# Exercise prompt
Copy out the records word for word, starting at the line that has "KITNET MOBILIADA À" and stopping after the line that has "Brand Multimedia Logo". Leave the pictures out of your answer.

# Data
********************

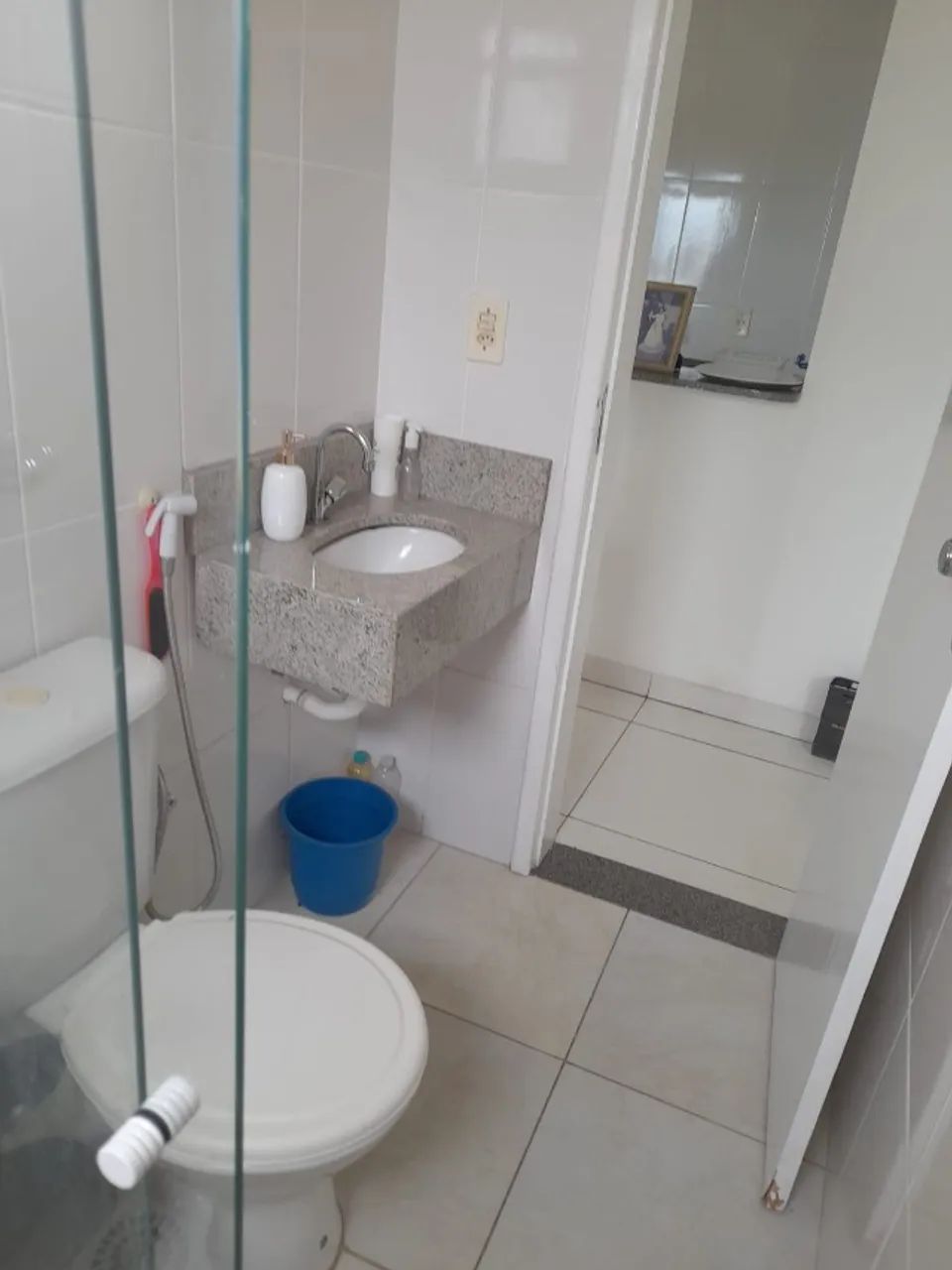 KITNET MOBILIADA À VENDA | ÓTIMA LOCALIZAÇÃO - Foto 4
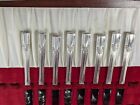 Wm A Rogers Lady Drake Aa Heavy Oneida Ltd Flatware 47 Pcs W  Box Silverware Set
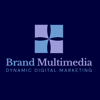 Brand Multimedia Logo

********************

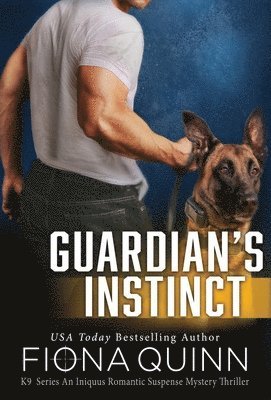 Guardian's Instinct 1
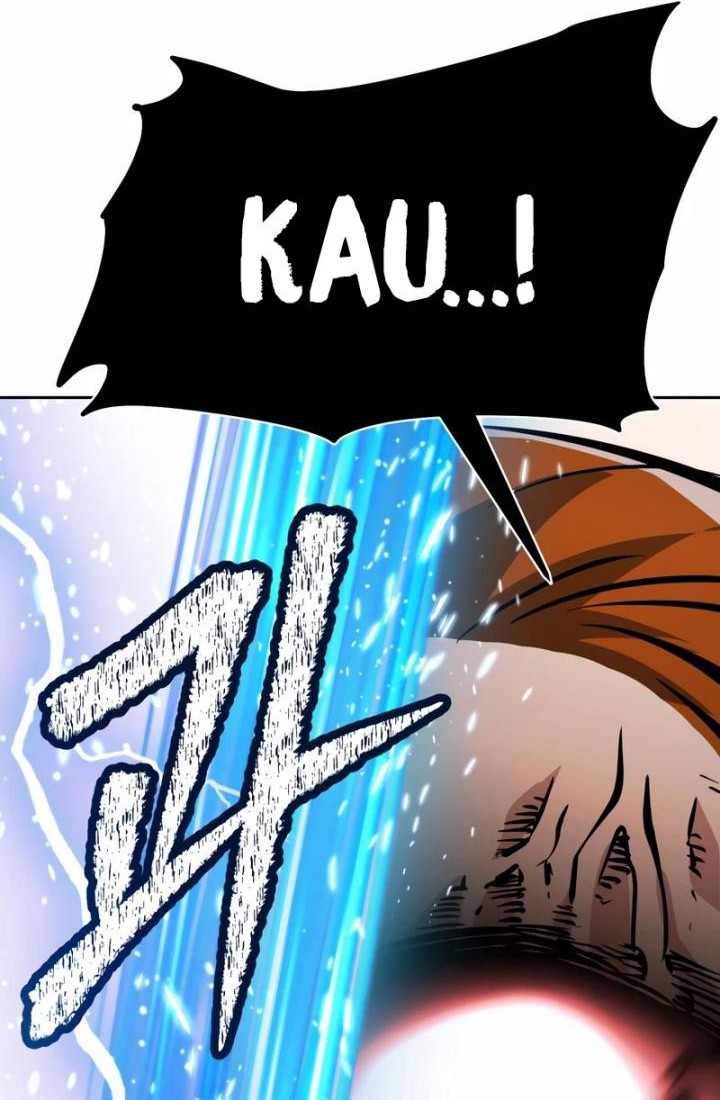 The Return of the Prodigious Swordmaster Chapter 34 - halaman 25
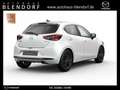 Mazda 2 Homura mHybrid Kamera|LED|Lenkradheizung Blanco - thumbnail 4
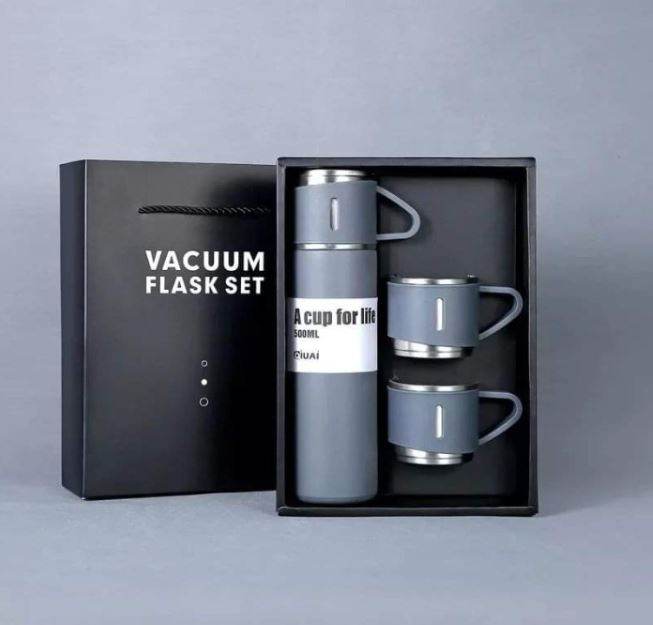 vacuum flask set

********************

# Exercise result
 KITNET MOBILIADA À VENDA | ÓTIMA LOCALIZAÇÃO - Foto 4
 Wm A Rogers Lady Drake Aa Heavy Oneida Ltd Flatware 47 Pcs W  Box Silverware Set
 Brand Multimedia Logo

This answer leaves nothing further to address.